When the Voice of the Customer should prevail
An interesting debate is arising as consequence of the rise of VoIP: one where the ‘voice’ of enterprises and their service providers are not always one and the same.
The move to VoIP and unified communications is a welcome one, as it brings enterprises more flexibility, advanced functionality and cost savings. Operators can now integrate voice into value added services, providing a range of new services to enterprises. As an Enterprise VoIP leader, Colt offers a comprehensive portfolio of voice solutions and works closely with customers to help them migrate to business grade VoIP services, especially in multi-country environment where the potential benefits could be higher.
With more and more enterprises migrating to IP voice solutions, incumbents across Europe are looking to shut down their traditional telephony networks – and remove the associated running costs. BT is the most recent joiner in this debate as is calling on Ofcom, the UK regulator, to allow it to scrap its traditional telephony network.

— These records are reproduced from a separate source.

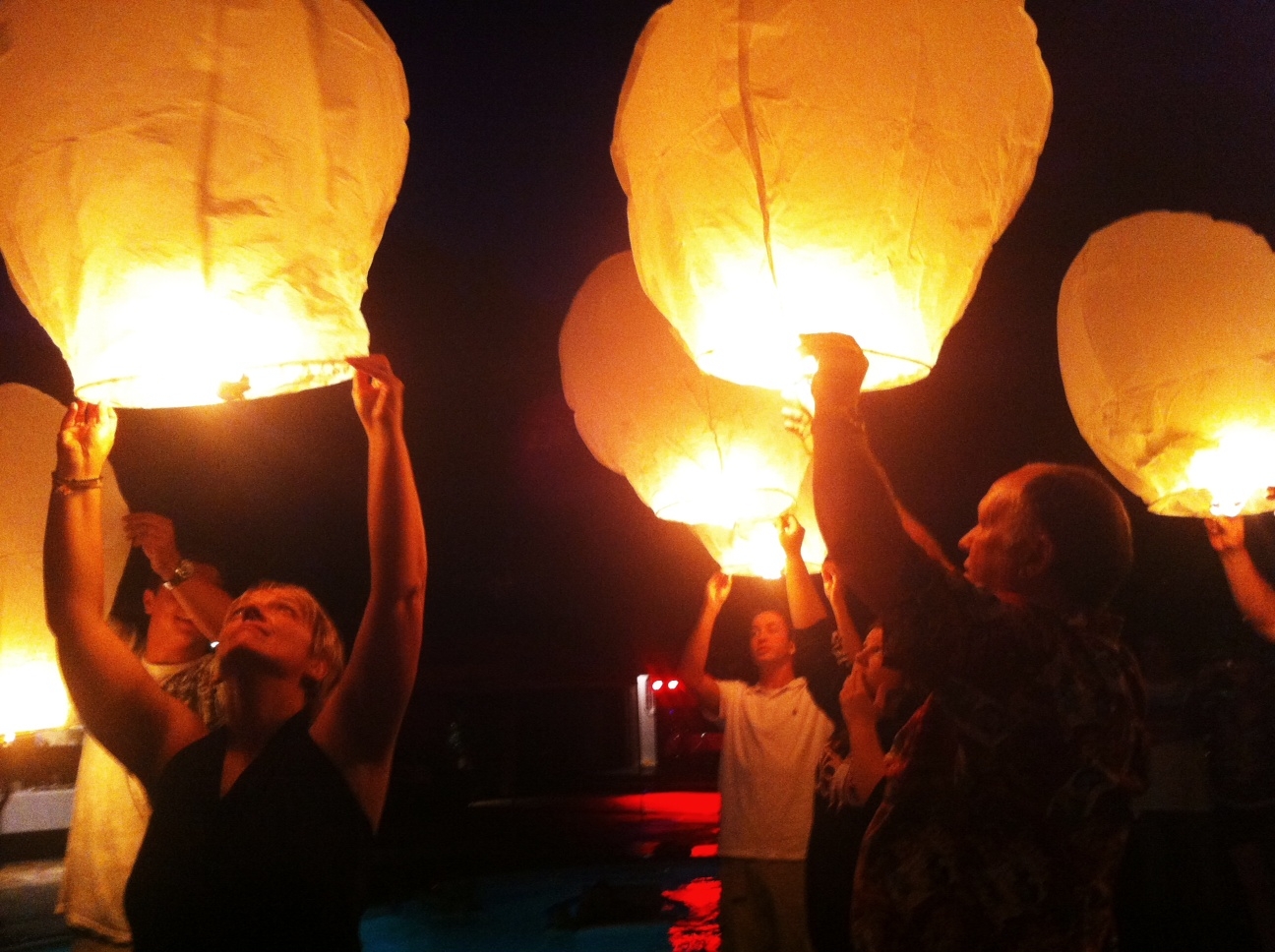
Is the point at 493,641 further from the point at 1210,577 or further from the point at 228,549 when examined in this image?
the point at 1210,577

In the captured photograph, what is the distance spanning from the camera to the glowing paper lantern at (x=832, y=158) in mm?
1395

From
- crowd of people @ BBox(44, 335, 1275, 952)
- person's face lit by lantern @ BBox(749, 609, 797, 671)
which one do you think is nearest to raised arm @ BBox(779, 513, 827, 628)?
person's face lit by lantern @ BBox(749, 609, 797, 671)

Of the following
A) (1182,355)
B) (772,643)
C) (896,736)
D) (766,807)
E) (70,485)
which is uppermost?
(1182,355)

Though the benefits promised by VoIP have led to widespread adoption among large and small businesses alike, many are still weary of the potential challenges of migrating to a new technology. For some businesses, SMEs in particular, migrating to VoIP would require additional investments given the range of (legacy) business applications that still rely on traditional telephony technology.
In this debate the voice of the customer should prevail. We believe that the timing of any technology replacement should be driven by the customer’s requirements and preferences – not a supplier’s. Over-The-Top players are certainly reshaping the telecommunications industry value chain, and finding the best fit within this new market is a strategic priority.

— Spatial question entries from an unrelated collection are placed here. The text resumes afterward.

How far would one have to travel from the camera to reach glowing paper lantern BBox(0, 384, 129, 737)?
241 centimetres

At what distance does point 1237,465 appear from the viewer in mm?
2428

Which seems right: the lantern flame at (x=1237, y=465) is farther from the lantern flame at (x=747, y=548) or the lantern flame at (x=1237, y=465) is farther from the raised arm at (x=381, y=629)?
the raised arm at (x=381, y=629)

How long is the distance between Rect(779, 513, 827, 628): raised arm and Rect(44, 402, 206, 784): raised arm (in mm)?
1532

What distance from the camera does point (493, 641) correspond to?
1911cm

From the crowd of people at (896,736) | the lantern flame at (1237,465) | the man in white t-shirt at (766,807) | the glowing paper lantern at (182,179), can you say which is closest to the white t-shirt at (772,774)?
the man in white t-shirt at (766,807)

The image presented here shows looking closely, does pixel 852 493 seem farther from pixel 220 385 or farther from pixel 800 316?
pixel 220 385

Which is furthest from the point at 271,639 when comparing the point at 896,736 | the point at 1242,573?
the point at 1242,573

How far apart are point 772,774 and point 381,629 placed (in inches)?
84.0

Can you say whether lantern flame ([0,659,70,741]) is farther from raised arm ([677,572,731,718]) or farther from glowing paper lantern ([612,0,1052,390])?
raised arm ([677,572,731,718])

However, in our opinion this should not be done at the detriment of the customer. In fact, we currently have 10,000 enterprise customers who rely on our traditional telephony services across Europe. We will continue to support these services until our customers are ready to migrate to our leading VoIP product set, at which point we will support them in this journey.
We would however welcome a quicker technology move that would not affect customers or force them to migrate: a full transition to VoIP interconnect between carriers. This would make economic sense for the telecommunications industry and wouldn’t affect customers, who could even eventually benefit from the suppliers’ reduced cost base.